Learning Rate Warmup and Cosine Scheduling are complementary techniques that strategically adjust learning rates during training — gradually increasing learning rate in warmup phase prevents gradient shock and poor weight initialization, while cosine annealing smoothly reduces learning rate to enable fine-grained optimization enabling both faster convergence and better final performance.
Learning Rate Warmup Phase:
- Linear Warmup: increasing learning rate from 0 to target_lr over warmup_steps (typically 1000-10000 steps) — linear_lr(t) = target_lr × (t / warmup_steps)
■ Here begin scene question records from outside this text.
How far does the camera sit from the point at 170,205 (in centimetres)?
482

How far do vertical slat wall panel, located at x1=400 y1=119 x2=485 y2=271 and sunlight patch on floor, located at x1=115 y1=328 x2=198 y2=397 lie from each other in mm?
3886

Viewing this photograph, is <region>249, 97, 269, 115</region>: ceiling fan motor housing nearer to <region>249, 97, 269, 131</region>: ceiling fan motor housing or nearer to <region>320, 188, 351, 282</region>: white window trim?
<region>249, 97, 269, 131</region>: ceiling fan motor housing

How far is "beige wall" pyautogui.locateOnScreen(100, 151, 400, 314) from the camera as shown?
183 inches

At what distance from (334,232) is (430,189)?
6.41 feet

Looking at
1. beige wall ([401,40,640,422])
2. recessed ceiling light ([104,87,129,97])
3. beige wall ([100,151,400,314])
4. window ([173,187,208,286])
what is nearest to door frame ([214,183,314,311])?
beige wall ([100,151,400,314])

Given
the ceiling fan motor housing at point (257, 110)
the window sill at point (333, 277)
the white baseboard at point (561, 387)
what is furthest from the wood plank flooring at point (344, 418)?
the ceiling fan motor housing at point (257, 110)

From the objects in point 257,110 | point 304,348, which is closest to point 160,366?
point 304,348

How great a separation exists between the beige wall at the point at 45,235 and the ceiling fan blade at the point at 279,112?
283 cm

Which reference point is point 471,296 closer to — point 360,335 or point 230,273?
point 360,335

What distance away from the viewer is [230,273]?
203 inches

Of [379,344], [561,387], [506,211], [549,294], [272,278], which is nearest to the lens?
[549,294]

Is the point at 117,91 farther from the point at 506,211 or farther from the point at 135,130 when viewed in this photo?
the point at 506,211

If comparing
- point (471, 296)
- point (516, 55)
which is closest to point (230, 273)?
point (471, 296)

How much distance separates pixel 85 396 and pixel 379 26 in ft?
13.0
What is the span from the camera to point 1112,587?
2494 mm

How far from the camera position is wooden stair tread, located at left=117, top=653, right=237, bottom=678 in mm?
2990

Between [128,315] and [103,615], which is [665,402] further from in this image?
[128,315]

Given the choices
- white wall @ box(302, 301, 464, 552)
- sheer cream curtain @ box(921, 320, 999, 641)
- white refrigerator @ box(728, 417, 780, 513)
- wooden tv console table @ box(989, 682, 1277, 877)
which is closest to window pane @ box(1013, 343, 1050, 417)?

- Initialization Impact: with random weight initialization, early gradients large and noisy — warmup prevents large updates that destabilize training
- Adam Optimizer Interaction: warmup especially important for Adam; without it, early adaptive learning rates become too aggressive
- Warmup Duration: typically 10% of training steps for smaller models, 5% for large models — shorter warmup for well-initialized models
- BERT Standard: using 10K warmup steps over 100K total steps (10% ratio) — consistent across BERT variants
Mathematical Formulation:
- Linear Warmup: lr(t) = min(t/warmup_steps, 1) × base_lr for t ≤ warmup_steps
- Learning Rate at Step t: combines warmup with base schedule (e.g., cosine) applied to warmup-scaled values
- Gradient Impact: with warmup, gradient magnitudes typically 0.1-0.5 in early steps, increasing to 1.0-2.0 by warmup end
- Loss Curvature: warmup allows model to move into low-loss regions before aggressive optimization
Cosine Annealing Schedule:
- Formula: lr(t) = base_lr × (1 + cos(π·t/T))/2 where t is current step, T is total steps — smooth decay from base_lr to ≈0
- Characteristics: slow initial decay, faster mid-training, asymptotic approach to zero — natural optimization progression
- Restart Schedules: periodic resets (warm restarts) enable escape from local minima — "SGDR" schedule with periodic restarts
- Cosine vs Linear: cosine provides smoother gradients, avoiding sudden learning rate drops that cause optimization disruption
Training Curve Behavior:
- Warmup Phase (0-10K steps): loss decreases slowly (2-5% improvement per 1K steps), highly variable
- Main Training (10K-90K steps): rapid loss decrease (10-20% per 10K steps), smooth convergence trajectory
- Annealing Phase (90K-100K steps): fine-grained optimization, loss improvements <1% per step
- Final Performance: cosine annealing achieves 1-2% better validation accuracy than linear decay over same epoch count
Practical Examples and Benchmarks:
- BERT-Base Training: 1M steps total, 10K linear warmup, then cosine decay to near-zero — 97.0% accuracy on GLUE (SuperGLUE benchmark)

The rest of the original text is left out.